The Stand Up For Life rally was one of a number of referendum events on Saturday as both sides of the emotive debate intensified the campaigning.
On Saturday morning, doctors who favour repeal held a Together for Yes summit in the city.
They unveiled a declaration signed by more than 1,000 doctors in Ireland calling for the end of the Eighth Amendment.
Spokesman Dr Mark Murphy said: “Doctors across Ireland want change. We want repeal. We are here today to say that the 8th amendment isn’t working – it puts doctors in a constitutional straitjacket which holds us back from providing proper care to our patients.”
The event was attended by Health minister Simon Harris, one of the key political figures in the Yes campaign.
He insisted claims the proposed legislation would pave the way for unrestricted abortions were not true.
Mr Harris said: “If we want a change in this county, if we want to look after people with care and compassion who experience fatal foetal abnormalities, if we want to be able to look after a rape victim who has found herself pregnant in this country, if we want to stop the situation where nine women every day leave our country to go to Britain for termination or three women every day take abortion pills without medical supervision we need to repeal the Eighth.”

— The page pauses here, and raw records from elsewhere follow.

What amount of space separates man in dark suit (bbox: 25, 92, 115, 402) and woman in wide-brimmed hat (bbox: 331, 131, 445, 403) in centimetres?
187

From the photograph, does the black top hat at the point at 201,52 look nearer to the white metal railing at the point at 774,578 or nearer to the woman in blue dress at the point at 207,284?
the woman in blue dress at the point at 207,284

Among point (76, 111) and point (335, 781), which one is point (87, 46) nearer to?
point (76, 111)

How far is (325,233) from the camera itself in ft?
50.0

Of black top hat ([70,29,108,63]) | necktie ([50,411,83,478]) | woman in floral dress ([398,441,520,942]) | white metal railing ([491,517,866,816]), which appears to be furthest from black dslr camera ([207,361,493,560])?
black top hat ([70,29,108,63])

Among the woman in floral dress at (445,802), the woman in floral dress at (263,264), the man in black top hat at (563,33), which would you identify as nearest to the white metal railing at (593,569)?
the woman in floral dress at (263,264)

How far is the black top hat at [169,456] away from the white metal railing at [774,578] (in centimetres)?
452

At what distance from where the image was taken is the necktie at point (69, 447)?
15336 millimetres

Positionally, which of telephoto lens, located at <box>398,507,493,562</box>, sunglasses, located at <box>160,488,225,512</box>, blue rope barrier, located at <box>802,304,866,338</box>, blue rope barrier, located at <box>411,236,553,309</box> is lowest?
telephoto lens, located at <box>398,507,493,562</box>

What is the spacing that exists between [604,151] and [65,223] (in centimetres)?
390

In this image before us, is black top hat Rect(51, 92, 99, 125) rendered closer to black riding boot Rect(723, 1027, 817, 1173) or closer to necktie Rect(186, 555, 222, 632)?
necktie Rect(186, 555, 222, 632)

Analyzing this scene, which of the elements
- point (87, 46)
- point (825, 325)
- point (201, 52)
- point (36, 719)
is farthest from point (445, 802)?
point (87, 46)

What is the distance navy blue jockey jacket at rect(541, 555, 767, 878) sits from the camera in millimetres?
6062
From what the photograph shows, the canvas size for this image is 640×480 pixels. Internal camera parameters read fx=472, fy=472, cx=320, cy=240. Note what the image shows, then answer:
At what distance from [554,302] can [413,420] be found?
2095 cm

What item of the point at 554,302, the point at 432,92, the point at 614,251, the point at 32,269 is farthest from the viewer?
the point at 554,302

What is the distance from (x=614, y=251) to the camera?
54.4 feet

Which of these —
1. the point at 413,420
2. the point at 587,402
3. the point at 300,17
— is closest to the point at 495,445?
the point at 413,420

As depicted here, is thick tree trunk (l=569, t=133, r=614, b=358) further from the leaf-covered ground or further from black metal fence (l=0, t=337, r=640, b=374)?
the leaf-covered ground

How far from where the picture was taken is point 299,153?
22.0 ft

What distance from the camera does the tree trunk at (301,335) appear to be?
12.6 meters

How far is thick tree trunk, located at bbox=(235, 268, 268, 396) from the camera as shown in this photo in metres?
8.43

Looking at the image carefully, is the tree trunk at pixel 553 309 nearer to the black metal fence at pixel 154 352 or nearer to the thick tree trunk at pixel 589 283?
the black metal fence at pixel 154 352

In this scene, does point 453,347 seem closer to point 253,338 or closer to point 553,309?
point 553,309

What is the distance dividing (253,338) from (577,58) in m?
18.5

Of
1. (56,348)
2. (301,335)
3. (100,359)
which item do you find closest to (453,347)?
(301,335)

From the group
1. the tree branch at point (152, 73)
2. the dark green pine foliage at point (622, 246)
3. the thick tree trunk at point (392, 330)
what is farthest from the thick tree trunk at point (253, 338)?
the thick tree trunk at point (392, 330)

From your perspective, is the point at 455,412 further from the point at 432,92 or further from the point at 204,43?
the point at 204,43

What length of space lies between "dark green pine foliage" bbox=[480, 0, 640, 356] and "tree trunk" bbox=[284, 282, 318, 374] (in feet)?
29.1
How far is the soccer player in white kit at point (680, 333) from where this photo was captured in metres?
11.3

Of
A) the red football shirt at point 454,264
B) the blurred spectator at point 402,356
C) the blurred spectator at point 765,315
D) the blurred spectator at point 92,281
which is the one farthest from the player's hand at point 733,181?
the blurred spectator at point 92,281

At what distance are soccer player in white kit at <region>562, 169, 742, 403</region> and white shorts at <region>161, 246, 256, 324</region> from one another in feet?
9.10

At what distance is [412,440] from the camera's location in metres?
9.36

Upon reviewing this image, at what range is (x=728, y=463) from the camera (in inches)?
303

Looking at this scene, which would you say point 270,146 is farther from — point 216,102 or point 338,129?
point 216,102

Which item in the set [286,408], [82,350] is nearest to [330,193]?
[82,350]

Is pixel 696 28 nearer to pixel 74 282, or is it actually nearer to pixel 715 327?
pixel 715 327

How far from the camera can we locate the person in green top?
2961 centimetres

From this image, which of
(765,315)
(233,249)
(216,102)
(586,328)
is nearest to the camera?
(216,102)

Elsewhere, the Bishop of Galway Brendan Kelly issued a pastoral reflection urging a No vote.
“As a people we are in the throes of a massive movement to abandon the protection given in our laws and as contained in the Constitution of Ireland to new human life,” he wrote.
“The proposal is to entirely remove all legal protection from every single child in this country for the first twelve weeks of his or her existence, and for the full term in the womb in certain cases.
“It is to this that we will be saying Yes if we put ‘X’ in the ‘Yes’ box at the referendum to remove the Eighth Amendment from our Constitution.”